Blob Blame History Raw
From: Mike Marciniszyn <mike.marciniszyn@intel.com>
Date: Wed, 28 Nov 2018 10:32:48 -0800
Subject: IB/hfi1: Close VNIC sdma_progress sleep window
Patch-mainline: v5.0-rc1
Git-commit: 18912c4524385dd6532c682cb9d4f6aa39ba8d47
References: jsc#SLE-4925

The call to sdma_progress() is called outside the wait lock.

In this case, there is a race condition where sdma_progress() can return
false and the sdma_engine can idle.  If that happens, there will be no
more sdma interrupts to cause the wakeup and the vnic_sdma xmit will hang.

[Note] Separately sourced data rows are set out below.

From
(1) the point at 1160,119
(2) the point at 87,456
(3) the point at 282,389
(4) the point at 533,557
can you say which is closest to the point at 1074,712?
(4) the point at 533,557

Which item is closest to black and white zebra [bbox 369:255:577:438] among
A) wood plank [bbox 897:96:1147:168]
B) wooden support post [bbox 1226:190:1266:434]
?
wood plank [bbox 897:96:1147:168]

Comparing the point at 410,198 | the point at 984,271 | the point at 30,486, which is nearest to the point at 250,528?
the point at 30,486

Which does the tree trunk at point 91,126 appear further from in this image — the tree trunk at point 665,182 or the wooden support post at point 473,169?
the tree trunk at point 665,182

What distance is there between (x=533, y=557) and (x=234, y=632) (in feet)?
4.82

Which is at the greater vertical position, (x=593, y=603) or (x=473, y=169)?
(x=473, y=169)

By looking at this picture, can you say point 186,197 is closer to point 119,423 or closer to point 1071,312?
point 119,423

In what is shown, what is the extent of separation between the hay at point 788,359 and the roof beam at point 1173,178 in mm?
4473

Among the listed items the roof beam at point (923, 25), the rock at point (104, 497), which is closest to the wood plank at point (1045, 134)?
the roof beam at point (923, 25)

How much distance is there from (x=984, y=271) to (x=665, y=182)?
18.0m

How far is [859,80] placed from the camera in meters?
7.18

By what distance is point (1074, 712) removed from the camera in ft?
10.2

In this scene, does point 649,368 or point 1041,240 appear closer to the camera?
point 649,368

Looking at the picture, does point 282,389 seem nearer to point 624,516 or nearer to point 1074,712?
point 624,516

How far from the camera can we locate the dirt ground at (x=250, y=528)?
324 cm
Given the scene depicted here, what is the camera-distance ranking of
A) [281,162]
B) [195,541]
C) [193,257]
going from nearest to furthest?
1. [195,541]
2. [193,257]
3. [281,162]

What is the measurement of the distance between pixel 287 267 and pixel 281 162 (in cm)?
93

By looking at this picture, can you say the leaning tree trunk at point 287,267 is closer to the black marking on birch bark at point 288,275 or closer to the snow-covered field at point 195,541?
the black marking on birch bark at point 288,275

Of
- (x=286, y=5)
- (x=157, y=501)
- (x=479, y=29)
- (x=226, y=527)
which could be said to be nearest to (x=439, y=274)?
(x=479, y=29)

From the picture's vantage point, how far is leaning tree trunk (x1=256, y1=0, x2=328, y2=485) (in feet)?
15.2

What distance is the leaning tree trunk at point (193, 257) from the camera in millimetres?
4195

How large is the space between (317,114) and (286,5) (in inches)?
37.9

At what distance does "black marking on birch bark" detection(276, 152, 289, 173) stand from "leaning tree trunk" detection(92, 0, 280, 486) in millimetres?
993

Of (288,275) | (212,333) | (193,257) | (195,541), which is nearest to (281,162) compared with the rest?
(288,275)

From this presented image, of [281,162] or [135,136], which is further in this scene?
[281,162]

Fix by moving the lock to enclose the sdma_progress() call.

Also, delete the tx_retry. The need for this was removed by:
commit bcad29137a97 ("IB/hfi1: Serve the most starved iowait entry first")

Fixes: 64551ede6cd1 ("IB/hfi1: VNIC SDMA support")
Reviewed-by: Gary Leshner <Gary.S.Leshner@intel.com>
Signed-off-by: Mike Marciniszyn <mike.marciniszyn@intel.com>
Signed-off-by: Dennis Dalessandro <dennis.dalessandro@intel.com>
Signed-off-by: Jason Gunthorpe <jgg@mellanox.com>
Acked-by: Thomas Bogendoerfer <tbogendoerfer@suse.de>
---
 drivers/infiniband/hw/hfi1/vnic_sdma.c |   15 +++++----------
 1 file changed, 5 insertions(+), 10 deletions(-)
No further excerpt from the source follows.